FIGURE APOTROPAÏQUE DU DIABLE

Romanche
Tyrol du Sud ou Grisons
Vers 1120/50
Bois de pin sculpté
Version originale
hauteur 151 cm

Cette figure singulière est un personnage démoniaque, semblable à un diable, sculpté dans une partie d’une longue poutre en bois de pin (longueur 151 cm). Il est probable que cet objet représente un élément architectural d’un plafond en bois, soit dans un château, soit dans une mairie. La figurine alpine peut être attribuée stylistiquement à la région des Grisons jusqu’au Tyrol du Sud et date d’environ 1120-50. Les anciens restes de monture de la figurine sont particulièrement remarquables.

En tant qu’incarnation du mal, le diable est représenté soit en tant que personnage individuel, soit au sein d’un groupe de personnages démoniaques. La Bible elle-même ne contient aucune description du diable ; c’était donc aux sculpteurs d’inventer des caractéristiques physionomiques appropriées. L’amalgame avec des caractéristiques des dieux païens, gréco-romains, comme les pieds de bouc ou les pattes et les cornes de bélier du dieu Pan, est typique. Les yeux drastiquement dilatés, les sourcils bas et les cheveux épais enroulés en corne sont des caractéristiques de l’art roman. D’autres détails physionomiques, presque animaux, sont le nez épaté et bulbeux et la bouche démesurée avec des dents pointues et une longue langue tendue qui touche le bouclier en forme de blason que le démon tient dans ses mains. La figure du diable accroupi, représentée dans une forte frontalité, présente l’écu devant son corps, ce qui suggère la fonction représentative de l’héraldique. Il s’agit d’une représentation unique de la synthèse des fonctions héraldique et apotropaïque.

De telles figures effrayantes ont un effet apotropaïque, c’est-à-dire qu’elles repoussent le malheur, et servent donc à protéger le bâtiment. Cela explique pourquoi les maisons étaient décorées de tels motifs, par exemple sous forme de gargouilles dans les cathédrales. Cette figure a maintenant la double fonction de protéger et de porter les armoiries d’une famille, probablement celle qui a fait don du bâtiment pour lequel cette figure de diable était initialement prévue. Les mimiques du personnage ainsi que sa langue tirée sont particulièrement proéminentes. La Bible accorde une grande importance à la langue en tant que symbole de la parole, car elle permet de manifester une voix puissante ou une divinité. En lien avec la Méduse, une autre figure apotropaïque, cela suggère une faim dévorante. Chez le diable, la langue tirée peut aussi être interprétée comme une suggestion de nature sexuelle. Ce motif est connu depuis le 11e siècle comme l’attribut du diable, associé à la peur, au blasphème et au péché, ce qui est à son tour associé à la sphère démoniaque. Il a sans doute aussi un effet d’avertissement sur le spectateur, car il peut être considéré comme un signe visuel de la parole. Ici, ce motif est toutefois utilisé de manière ludique pour attirer l’attention sur l’écusson, qui était très certainement peint à l’origine avec des signes héraldiques du donateur.

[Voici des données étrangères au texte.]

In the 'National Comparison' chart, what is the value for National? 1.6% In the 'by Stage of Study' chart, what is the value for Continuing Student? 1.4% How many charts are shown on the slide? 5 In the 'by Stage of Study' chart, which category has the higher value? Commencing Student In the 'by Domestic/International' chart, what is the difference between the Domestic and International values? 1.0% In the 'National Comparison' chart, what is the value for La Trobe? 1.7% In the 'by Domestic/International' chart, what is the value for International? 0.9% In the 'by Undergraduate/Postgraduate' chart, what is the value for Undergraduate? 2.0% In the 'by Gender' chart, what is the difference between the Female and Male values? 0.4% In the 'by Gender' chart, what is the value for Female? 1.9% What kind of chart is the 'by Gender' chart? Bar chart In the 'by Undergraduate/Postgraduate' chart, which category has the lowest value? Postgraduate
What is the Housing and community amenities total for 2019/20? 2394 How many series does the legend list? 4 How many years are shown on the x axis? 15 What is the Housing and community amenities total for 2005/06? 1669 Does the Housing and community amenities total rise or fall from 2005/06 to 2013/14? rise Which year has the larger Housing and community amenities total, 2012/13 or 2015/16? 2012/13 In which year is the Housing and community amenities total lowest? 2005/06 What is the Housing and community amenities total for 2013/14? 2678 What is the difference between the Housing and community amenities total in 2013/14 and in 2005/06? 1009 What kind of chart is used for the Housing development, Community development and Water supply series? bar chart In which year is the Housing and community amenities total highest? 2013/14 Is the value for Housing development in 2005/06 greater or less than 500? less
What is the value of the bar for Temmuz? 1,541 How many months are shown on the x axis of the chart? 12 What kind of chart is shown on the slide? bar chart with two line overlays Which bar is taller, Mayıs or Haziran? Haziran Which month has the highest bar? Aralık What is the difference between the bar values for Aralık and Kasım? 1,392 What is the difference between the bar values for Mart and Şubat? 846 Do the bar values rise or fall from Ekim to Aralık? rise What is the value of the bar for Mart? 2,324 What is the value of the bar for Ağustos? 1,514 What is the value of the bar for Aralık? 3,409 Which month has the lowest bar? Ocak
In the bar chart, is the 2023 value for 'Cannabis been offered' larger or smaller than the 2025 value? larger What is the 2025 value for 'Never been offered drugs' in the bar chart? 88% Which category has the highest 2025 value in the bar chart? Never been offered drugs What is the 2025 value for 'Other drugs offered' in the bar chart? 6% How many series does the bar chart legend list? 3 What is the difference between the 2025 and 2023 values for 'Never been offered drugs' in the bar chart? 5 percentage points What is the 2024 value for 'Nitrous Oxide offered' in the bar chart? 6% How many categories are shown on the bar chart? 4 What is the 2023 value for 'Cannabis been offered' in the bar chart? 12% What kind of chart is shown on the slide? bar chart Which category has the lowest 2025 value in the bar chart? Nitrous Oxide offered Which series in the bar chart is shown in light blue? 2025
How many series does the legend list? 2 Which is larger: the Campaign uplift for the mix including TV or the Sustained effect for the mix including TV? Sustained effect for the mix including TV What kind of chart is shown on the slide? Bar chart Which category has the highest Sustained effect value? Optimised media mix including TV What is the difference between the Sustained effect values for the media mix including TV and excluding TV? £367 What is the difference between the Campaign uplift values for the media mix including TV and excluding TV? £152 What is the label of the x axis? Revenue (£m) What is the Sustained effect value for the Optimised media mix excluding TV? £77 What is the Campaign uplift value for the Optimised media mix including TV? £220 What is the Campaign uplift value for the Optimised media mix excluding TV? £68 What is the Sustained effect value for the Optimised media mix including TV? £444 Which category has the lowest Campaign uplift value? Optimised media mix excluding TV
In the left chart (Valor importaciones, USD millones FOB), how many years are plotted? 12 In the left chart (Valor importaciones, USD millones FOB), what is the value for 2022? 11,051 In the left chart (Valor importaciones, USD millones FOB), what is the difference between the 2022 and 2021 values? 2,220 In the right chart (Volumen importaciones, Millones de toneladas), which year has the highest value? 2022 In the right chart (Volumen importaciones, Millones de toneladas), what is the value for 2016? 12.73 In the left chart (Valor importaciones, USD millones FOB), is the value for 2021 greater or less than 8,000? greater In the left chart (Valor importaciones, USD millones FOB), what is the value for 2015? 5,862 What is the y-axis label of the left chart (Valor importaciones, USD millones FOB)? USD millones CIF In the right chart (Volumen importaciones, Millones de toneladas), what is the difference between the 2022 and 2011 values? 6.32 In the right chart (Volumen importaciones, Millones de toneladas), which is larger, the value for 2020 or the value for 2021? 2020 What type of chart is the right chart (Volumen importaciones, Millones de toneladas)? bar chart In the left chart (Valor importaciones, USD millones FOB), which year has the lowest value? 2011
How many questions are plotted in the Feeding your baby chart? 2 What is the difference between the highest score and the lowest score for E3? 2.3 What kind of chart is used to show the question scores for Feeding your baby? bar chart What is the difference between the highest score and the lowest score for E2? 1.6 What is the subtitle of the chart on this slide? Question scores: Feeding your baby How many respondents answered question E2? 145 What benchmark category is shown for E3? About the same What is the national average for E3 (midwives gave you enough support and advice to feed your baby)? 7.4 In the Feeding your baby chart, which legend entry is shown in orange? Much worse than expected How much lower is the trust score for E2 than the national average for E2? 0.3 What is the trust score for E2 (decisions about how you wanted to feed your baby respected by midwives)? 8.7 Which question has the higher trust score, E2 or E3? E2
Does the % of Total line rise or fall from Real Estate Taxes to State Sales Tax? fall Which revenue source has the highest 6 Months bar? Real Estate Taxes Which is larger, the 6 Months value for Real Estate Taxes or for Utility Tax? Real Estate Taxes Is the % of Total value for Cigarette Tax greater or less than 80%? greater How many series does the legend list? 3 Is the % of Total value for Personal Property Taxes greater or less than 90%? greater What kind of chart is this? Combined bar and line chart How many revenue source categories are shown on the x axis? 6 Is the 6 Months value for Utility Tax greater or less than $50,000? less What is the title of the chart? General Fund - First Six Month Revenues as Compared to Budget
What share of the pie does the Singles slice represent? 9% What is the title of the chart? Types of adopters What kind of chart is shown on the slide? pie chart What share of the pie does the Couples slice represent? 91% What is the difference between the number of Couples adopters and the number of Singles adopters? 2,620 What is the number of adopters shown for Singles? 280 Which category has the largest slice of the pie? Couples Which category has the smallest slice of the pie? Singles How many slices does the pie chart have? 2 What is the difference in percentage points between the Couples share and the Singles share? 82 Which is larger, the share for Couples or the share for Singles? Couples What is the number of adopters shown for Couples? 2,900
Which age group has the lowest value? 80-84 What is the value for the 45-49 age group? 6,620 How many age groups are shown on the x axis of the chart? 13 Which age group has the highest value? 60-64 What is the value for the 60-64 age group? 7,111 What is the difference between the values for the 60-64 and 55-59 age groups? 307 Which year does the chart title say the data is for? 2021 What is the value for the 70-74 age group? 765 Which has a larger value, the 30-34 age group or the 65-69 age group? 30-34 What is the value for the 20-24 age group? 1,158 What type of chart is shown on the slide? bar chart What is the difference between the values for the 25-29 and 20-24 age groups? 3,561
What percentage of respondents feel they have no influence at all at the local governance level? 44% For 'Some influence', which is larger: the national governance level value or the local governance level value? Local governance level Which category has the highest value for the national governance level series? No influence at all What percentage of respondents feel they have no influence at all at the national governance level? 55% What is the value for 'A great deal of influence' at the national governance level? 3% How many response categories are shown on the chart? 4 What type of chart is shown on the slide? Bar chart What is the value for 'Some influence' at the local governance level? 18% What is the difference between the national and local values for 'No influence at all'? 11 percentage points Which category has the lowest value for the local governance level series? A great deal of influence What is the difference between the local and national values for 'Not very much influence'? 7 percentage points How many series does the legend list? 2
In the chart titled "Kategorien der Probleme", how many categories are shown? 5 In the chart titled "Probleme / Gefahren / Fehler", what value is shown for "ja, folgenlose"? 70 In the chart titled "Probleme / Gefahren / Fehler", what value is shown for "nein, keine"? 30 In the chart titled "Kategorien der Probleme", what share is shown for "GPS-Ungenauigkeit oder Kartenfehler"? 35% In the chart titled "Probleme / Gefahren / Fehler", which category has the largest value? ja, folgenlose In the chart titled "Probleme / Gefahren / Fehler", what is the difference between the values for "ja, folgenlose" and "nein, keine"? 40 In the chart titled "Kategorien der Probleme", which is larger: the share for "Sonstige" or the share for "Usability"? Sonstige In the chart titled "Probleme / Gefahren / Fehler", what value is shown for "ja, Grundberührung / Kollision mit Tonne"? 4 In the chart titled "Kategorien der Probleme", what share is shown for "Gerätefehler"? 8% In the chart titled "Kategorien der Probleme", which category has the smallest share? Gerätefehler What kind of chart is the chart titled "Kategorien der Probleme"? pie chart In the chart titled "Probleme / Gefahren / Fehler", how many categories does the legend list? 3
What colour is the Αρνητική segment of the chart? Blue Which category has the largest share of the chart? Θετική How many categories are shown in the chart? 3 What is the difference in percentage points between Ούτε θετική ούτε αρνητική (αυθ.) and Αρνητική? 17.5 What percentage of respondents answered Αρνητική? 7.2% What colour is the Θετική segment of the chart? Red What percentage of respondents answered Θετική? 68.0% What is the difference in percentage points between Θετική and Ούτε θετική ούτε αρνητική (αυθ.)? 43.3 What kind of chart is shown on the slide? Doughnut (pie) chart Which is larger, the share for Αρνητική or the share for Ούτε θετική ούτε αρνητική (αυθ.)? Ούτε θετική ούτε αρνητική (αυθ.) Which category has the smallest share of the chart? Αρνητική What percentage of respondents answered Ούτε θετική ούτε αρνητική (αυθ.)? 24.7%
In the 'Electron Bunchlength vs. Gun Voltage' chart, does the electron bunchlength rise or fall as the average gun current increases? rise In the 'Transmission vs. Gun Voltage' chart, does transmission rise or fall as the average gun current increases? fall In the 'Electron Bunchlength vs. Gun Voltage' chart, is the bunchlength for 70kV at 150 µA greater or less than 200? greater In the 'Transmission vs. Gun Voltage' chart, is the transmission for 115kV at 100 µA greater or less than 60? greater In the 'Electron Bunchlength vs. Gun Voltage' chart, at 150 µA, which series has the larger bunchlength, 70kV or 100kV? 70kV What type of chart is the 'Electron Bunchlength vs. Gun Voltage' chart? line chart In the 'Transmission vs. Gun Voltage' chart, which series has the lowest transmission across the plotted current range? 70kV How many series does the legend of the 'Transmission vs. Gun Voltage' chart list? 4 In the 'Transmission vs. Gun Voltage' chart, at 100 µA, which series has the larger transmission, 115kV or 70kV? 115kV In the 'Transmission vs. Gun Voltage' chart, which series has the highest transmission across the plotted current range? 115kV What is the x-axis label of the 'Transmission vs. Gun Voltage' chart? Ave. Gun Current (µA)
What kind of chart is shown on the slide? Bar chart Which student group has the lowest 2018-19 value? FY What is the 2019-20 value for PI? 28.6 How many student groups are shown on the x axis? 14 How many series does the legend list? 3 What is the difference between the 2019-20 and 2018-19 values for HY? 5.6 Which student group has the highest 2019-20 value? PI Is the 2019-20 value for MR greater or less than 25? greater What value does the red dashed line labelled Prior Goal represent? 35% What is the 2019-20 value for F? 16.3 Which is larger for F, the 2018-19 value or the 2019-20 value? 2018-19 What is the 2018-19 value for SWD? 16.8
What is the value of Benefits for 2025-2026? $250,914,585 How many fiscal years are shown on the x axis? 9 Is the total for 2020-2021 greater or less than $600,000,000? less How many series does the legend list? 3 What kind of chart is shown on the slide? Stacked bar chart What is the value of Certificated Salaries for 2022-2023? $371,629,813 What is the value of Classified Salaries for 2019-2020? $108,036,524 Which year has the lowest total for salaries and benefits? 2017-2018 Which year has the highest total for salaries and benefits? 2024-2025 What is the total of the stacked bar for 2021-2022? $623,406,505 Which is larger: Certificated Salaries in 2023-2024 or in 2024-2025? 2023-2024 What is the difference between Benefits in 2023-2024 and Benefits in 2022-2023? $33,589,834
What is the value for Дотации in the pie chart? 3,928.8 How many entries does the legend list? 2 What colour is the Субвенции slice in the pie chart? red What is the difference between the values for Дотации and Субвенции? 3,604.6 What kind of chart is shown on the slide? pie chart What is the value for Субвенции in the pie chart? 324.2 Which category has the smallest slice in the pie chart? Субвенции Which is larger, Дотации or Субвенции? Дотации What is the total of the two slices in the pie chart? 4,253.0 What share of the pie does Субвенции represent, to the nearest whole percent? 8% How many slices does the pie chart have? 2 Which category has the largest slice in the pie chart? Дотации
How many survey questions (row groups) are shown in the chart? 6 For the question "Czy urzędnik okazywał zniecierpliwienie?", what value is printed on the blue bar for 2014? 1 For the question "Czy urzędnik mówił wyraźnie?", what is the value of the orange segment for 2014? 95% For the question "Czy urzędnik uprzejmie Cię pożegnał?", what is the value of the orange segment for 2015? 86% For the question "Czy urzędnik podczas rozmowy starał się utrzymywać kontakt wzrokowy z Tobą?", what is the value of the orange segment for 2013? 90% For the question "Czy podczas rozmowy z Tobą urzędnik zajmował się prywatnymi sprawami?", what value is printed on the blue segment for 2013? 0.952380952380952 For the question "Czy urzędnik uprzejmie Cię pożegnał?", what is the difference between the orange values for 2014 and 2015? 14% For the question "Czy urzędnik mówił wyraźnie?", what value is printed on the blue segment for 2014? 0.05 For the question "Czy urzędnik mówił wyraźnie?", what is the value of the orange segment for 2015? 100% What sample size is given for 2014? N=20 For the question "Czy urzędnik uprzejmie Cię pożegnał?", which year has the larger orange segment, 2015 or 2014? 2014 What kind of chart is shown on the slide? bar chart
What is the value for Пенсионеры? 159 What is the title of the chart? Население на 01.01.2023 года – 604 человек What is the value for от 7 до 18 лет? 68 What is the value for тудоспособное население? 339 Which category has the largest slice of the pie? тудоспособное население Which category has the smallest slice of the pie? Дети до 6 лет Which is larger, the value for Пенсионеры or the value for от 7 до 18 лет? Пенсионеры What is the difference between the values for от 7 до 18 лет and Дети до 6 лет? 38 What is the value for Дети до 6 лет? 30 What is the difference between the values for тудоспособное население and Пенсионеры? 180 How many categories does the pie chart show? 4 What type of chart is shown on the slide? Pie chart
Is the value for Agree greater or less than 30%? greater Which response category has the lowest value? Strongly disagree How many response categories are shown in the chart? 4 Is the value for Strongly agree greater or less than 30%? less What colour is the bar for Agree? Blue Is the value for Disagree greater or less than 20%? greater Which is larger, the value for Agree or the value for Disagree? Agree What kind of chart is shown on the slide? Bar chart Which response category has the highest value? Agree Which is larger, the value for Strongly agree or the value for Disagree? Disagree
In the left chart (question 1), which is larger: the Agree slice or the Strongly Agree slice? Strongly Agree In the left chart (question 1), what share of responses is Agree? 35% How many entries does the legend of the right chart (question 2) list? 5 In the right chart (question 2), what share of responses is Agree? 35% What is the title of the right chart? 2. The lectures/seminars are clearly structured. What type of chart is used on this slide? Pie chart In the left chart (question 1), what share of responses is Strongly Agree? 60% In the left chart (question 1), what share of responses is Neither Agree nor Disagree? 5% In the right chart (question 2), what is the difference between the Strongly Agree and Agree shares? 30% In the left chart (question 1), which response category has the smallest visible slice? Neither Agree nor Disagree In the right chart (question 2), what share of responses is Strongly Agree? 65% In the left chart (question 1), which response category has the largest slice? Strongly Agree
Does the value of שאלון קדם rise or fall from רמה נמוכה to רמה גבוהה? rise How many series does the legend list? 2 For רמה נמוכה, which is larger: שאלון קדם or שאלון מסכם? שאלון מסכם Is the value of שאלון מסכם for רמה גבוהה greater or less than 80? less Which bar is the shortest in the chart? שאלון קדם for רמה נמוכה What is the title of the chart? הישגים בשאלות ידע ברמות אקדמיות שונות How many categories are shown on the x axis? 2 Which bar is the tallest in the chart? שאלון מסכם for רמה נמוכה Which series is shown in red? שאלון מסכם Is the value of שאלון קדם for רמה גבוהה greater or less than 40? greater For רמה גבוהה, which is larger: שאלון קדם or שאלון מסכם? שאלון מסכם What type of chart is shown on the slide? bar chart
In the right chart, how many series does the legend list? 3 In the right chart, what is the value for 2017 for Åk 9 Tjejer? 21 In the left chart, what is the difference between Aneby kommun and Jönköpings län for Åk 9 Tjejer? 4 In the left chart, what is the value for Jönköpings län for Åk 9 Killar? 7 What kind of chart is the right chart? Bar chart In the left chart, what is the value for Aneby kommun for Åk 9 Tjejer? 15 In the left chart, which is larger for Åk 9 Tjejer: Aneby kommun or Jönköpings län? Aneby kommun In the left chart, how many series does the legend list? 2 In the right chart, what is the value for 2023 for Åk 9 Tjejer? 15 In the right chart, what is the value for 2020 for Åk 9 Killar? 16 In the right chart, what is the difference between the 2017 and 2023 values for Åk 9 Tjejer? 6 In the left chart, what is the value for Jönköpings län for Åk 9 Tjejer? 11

Des représentations de pécheurs dévorés par le diable se trouvent en tant que sculptures architecturales dans l’église Saint-Pierre de Chauvigny, datant des XIe et XIIe siècles. siècle. Ici, le pécheur nu tire la langue et est dévoré par une créature ressemblant à un lion, qui tient le mortel contre lui avec deux de ses pattes. Ceci est comparable à la citation biblique suivante : « Soyez sobres et vigilants ! Votre adversaire, le diable, rôde comme un lion rugissant, cherchant qui il peut dévorer ». (1 Pierre 5,8). On trouve une figure de diable avec des caractéristiques physionomiques similaires et une langue tirée sur le portail princier de Bamberg (vers 1230). D’autres figures de démons se trouvent sur le tympan de la façade ouest de l’église conventuelle Sainte-Foy à Conques, datant du 12e siècle. Un exemple de personnage accroupi est la paire de personnages sur les côtés de la fenêtre à rosace du portail roman de la Chiesa dei Santi Giovanni e Reparata à Lucques, également du 12e siècle. Un autre exemplaire singulier de diable ayant une fonction porteuse est le démon Asmodée, qui porte un bénitier, dans l’église Sainte Marie-Madeleine de Rennes-le-Château, consacrée en 1059.

Cet objet très précoce et muséal est un élément architectural extrêmement rare, dans un état de conservation magnifique, qui peut être attribué à ce que l’on appelle la « route alpine de l’art roman », composée de près de trois douzaines de sites culturels romans entre le Tyrol du Sud et les Grisons. On trouve notamment des représentations similaires d’animaux fabuleux ou de monstres à l’entrée de la chapelle du château du Tyrol, construit en 1125-40 et ancien siège des comtes du Tyrol.